- Born: 10 May 1776 Varaždin, Croatia, Kingdom of Hungary
- Died: 28 August 1851 (aged 75) area of Varaždinske Toplice, Croatia, Austrian Empire
- Occupation: Politician
- Children: Ivan Kukuljević Sakcinski

= Antun Kukuljević Sakcinski =

Croatian politician (1776–1851)

Antun Kukuljević Sakcinski (10 May 1776 – 28 August 1851) was a Croatian lawyer, judge and deputy county prefect before being appointed to sit at the Royal Court Table from 1831 to 1850. Kukuljević Sakcinski was a member of the Croatian Sabor and one of Croatian appointed delegates to the Diet of Hungary sittings in 1825 and 1832–1836.

==Biography==
Antun Kukuljević Sakcinski was born in Varaždin, Croatia, Kingdom of Hungary on 10 May 1776. He studied philosophy at the University of Zagreb and law at the University of Pozsony and started a legal and civil service career in 1795 becoming a judge. In 1817, Kukuljević Sakcinski inherited a portion of the former Pethő de Gerse family estate in Varaždin area. This was the result of a 54 year of litigation seeking the return of the land bought by the family from king John Corvinus. The estate was seized and sold by a royal decree to Count Ladislav Erdődy, a member of the family of perpetual counts of Varaždin County.

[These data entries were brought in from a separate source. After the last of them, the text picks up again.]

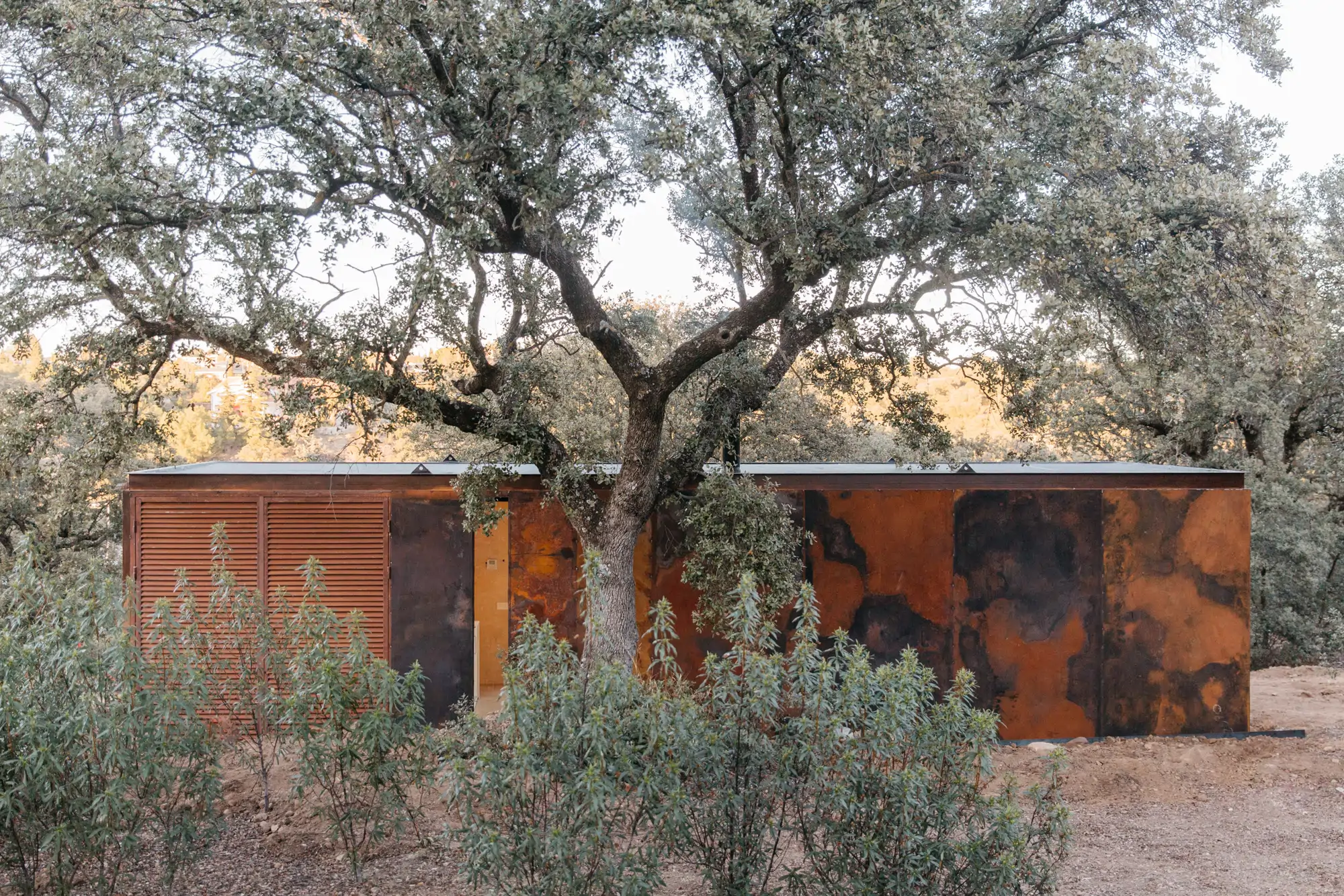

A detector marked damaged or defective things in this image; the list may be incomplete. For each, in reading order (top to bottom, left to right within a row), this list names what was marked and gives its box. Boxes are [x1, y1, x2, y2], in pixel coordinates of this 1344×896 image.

rust-stained metal panel [262, 505, 390, 658]
rust-stained metal panel [390, 502, 473, 725]
rust-stained metal panel [508, 494, 583, 647]
rust patch on wall [508, 494, 583, 647]
rusted steel cabin [124, 459, 1247, 742]
rust-stained metal panel [796, 492, 957, 688]
rust patch on wall [796, 492, 957, 688]
rust-stained metal panel [946, 492, 1102, 736]
rust patch on wall [952, 492, 1097, 736]
rust-stained metal panel [1102, 492, 1247, 736]
rust patch on wall [1102, 492, 1247, 736]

In 1818, Kukuljević Sakcinski became the deputy county prefect of Varaždin County and held the function until 1831. Subsequently, he was appointed a member of the Royal Court Table (first-instance and appellate court) from 1831 to 1850. A year after his appointment to the Royal Court Table, Kukuljević Sakcinski was also elected to the Croatian Sabor, which in turn elected him as one of its delegates to the Diet of Hungary held in 1825 and again in 1832–1836. He and two other delegates – Count Janko Drašković and Herman Bužan – were instructed to defend municipal rights of Croatia, the temporary nature of the decision to cede authority to the Hungarian Diet until Croatia has sufficient territory to become self-reliant and to protect the official status of Latin language in Croatia. Finally, the delegates were to petition the king, if they were unsuccessful in the parliament, to grant Croatia the same autonomy in decision-making as enjoyed by Transylvania.

In the two parliaments, he opposed Magyarisation of Croatia, particularly contesting proposals to introduce Hungarian language as the official language of Croatia. Kukuljević Sakcinski was appointed the arch-principal of all schools in Croatia and Slavonia in 1837. He used the position to obstruct decisions of the Diet of Hungary on introduction of Hungarian language as a mandatory teaching subject. This contributed to the decision by the authorities to force him to retire in 1843. In the period from 1836 to 1846, Kukuljević Sakcinski was the president of the Croatian Music Institute.

After his wife's death, Kukuljević Sakcinski sold off all his estates in Ivanec, Jurketinec and Cerje, retaining only the Tonimir manor house near Varaždinske Toplice which he had built for himself and his son Ivan. He died in the manor house on 28 August 1851.